Things have changed now. I try to listen to The Current and As It Happens, but the list of annoying shows has mushroomed so that most of the time I prefer silence. Shelagh Rogers’s Sounds Like Canada, or “Death and Recipes” as my friends call it, features interviews about what it feels like to find out you have cancer. Then there’s Vinyl Café with Stuart McLean, rock star for seniors.

But that kind of banal sentimentality is on its way out. Ascendant is the trivially hip: all that talk about the wired universe; a weekly half-hour show devoted to the kumquat in contemporary cuisine; documentaries on potentially interesting subjects so overproduced you think you were listening to a technopop rock video; Out Front, where amateurs are encouraged to explore the use of sound effects as they tell stories of interest only to close relatives. Finally there’s the violence. Violent crime is, according to statistics, not increasing. But you’d never know it from local CBC programming, which, besides its endless chatting, seems committed to reporting every accidental or criminal death within 500 kilometres.

Google “CBC mandate” and you will find the sidebar on this page. It’s filled with admonitions about how the CBC should do things: be Canadian, be in English and French, connect the regions, reflect Canada’s multicultural and multiracial nature. But there’s little about what it should do, except at the top: inform, enlighten (as in The Enlightenment?) and entertain; and, further down, promote cultural expression. Clearly the CBC is living up to its mandate. But what kind of informing is going on? Well, you can learn a lot about the kumquat. Is that enlightenment? Is that entertainment? If you say so.

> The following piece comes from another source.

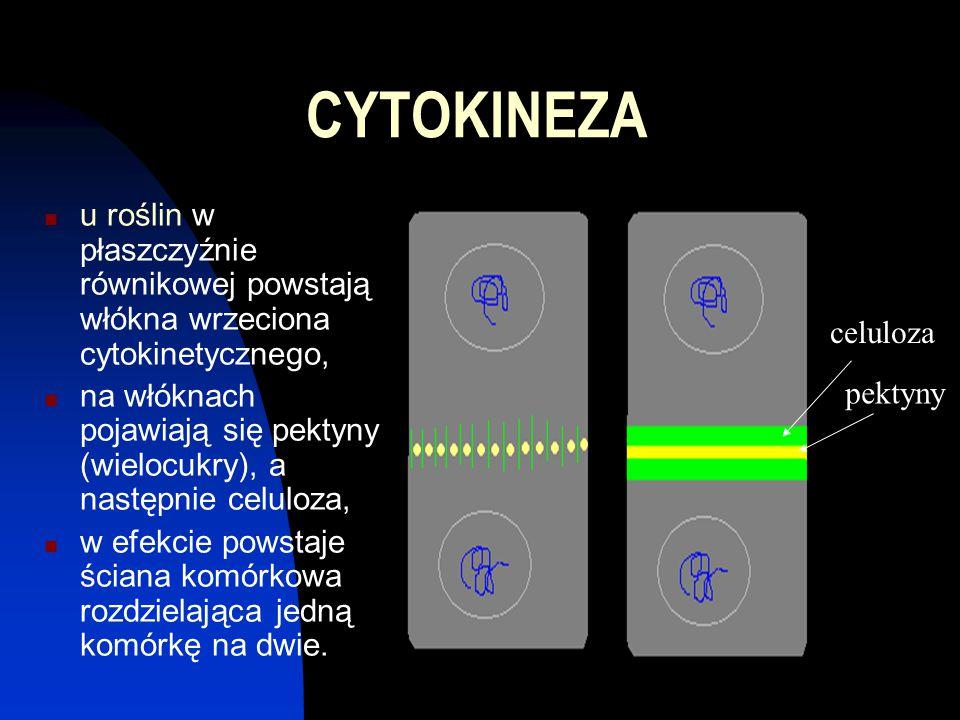 CYTOKINEZA u roślin w płaszczyźnie równikowej powstają włókna wrzeciona cytokinetycznego, na włóknach pojawiają się pektyny (wielocukry), a następnie celuloza, w efekcie powstaje ściana komórkowa rozdzielająca jedną komórkę na dwie.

Many of us who support public broadcasting believe it contributes to “civic literacy,” to borrow Henry Milner’s phrase. We believe informed discussion is a precondition to successful democracy, and we were loyal to CBC radio, then, because there was a great deal of informed discussion. The weekly debate between Eric Kierans, Dalton Camp and Stephen Lewis was the model (although those who complained that it and the CBC in general were too left-wing had a point). CBC radio fulfilled the mission we gave it. Now it doesn’t. The World at Six, The Current, As It Happens, Quirks and Quarks do their best. But that stuff just isn’t hip enough to survive in the new CBC. Last week one of The House’s correspondents complained that electoral reform was boring. Compared to what?

What CBC management clearly believes is hip is the new media: websites and blogs, YouTube and Wikipedia and Facebook. Their ubiquity does force us to ask serious questions: What role will radio and television play in the future in this multimedia, million-channel world? Will all the distinct media converge into a few submedia, all delivered by Google? Will YouTube and Wikipedia replace CBC radio? Will it matter?

The future of technology may well make radio, television and newspapers dead or irrelevant. On the other hand, Wikipedia, YouTube and Facebook might turn out to be fads, or at least not harbingers of cataclysmic change. Either way, why should CBC be out at the vanguard, hastening its own demise?

But it seems determined to do so. Recently, the CBC announced the appointment of John Cruickshank to its “top CBC news post.”1 According to a CBC spokesperson, Cruickshank’s areas of interest include the use of multimedia and digital applications, and the “different ways how news has to transform to serve better and provide a relationship with people .”

Of course the CBC has to change with the times and attract a new audience as the old one dies. But the CBC’s strongest support has come from supporters of traditional public broadcasting – CBC radio listeners – and the CBC is doing its best to send them to U.S. National Public Radio.

The future will be rocky. The next time CBC comes under attack, who will come to its defence?

Note

1 Retrieved September 21, 2007 from here.